With medical school debt surpassing $200,000 for the average student, less-lucrative specialties like family medicine are also less appealing to the nation’s future physicians. While compensation is an important factor to the supply-and-demand gap of primary care physicians, other important trends include the significant portion of physicians nearing retirement and rising acuity.
Trilliant’s report found that despite a yearslong growth in medical school enrollments and primary care residency slots, these residencies are increasingly going unfilled.
Addressing the widening gap in primary care “requires more than incremental increases in residency positions and miniscule annual adjustments to the Medicare physician fee schedule,” Trilliant said.
Here are 20 statistics to know:
• Since 2012, the number of medical school applications have risen 20.8% and enrollment has grown 22.9%.
• “Between 2024 and 2025, applications grew 5.3% compared to enrollment growth of 1.3%, marking the first time in recent years that application growth outpaced enrollment — a potentially encouraging signal for the physician workforce shortage,” Trilliant said. However, the federal government’s cap on Medicare-funded residency positions has not been updated to reflect this growth in enrollment, which has stymied the workforce pipeline.
• When it comes to healthcare access in rural and Health Professional Shortage Area-designated areas, from 1970 to 2018, there has not been a statistically significant change in physician density or resident mortality in HPSA communities. After counties receive an HPSA designation, 73% of them remain as shortage areas for at least 10 years.
• Since 2012, U.S. medical residency positions increased 65.6%. For the 2026 Match, more than 40,000 medical school graduates secured a residency spot for 2026. While primary care specialties accounted for about half of these placements (approximately 20,700), “primary care residencies were disproportionately unfilled in 2026,” Trilliant found. “Family medicine went 16.4% unfilled, followed by pediatrics and internal medicine, 5.6% and 4.6%, respectively.”
• In the past four years, these specialties saw the highest increases in offered residency slots: vascular surgery (31%), neurology (23.6%), psychiatry (22.9%) and internal medicine (17.9%).
• Four primary care specialties — internal medicine, internal medicine-pediatrics, pediatrics and family medicine — experienced a 9.21% fill rate in 2026. This is a 1.4% decline from 2025.

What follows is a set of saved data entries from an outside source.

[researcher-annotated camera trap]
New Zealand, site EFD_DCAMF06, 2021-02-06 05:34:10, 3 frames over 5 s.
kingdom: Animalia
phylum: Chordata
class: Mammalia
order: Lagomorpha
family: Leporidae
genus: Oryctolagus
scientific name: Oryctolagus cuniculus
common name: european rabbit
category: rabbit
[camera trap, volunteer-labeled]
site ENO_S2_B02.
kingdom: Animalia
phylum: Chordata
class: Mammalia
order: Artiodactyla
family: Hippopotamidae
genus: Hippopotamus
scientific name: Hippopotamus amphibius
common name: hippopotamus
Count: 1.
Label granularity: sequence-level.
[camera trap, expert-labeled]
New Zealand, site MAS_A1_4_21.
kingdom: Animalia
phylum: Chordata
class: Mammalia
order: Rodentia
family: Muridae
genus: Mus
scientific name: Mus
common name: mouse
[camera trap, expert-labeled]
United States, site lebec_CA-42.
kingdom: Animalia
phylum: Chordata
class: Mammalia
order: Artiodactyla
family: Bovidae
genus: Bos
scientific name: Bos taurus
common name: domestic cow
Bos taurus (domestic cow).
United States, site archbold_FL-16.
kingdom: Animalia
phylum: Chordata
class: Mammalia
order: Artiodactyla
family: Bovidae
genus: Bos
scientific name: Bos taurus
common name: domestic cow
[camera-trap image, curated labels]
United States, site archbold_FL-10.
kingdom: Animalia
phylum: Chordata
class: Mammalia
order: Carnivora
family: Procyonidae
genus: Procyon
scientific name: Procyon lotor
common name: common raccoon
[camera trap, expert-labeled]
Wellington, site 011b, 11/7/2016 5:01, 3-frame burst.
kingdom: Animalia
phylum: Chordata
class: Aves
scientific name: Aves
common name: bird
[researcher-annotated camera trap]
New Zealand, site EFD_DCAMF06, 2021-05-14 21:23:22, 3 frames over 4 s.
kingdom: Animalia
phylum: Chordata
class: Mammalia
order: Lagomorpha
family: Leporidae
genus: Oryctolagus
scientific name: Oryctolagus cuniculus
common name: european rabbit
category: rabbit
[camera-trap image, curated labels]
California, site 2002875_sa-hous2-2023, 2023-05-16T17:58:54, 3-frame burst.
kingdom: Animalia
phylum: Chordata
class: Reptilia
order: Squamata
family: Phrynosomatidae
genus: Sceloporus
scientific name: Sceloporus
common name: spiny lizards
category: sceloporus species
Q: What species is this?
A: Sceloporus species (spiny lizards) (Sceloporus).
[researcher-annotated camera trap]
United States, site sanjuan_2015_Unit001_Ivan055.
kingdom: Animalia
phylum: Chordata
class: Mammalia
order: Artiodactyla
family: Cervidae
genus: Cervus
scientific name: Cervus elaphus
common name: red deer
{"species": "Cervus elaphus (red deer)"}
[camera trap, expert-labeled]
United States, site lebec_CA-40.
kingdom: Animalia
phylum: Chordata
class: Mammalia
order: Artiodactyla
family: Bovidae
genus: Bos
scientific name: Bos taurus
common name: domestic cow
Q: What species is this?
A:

• There is a significant difference in fill rates across several specialties. In 2026, “orthopedic surgery, physical medicine and rehab, neurological surgery and vascular surgery residencies were 100% filled,” Trilliant said. In comparison, family medicine had an 83.6% fill rate across 5,491 available positions, pediatrics filled 94.4% of 3,185 spots and internal medicine filled 95.2% of 11,632 positions.
“The data suggests that simply expanding training capacity is insufficient,” Trilliant said. “The widening gap of primary care physicians creates a concerning feedback loop: a shrinking primary care workforce may lead to greater dissatisfaction and distrust in the healthcare system, which discourages patients from seeking care.”
“Evidence supports targeted strategies — recruiting and training physicians in the regions where they are most needed, expanding rural and community-based residency capacity and reforming reimbursement structures that currently disadvantage primary care relative to procedural specialties,” Trilliant concluded.
Absent those changes, the continued rise in unfilled primary care residencies could further strain access to care, particularly in underserved communities, and deepen long-term challenges for the U.S. healthcare system.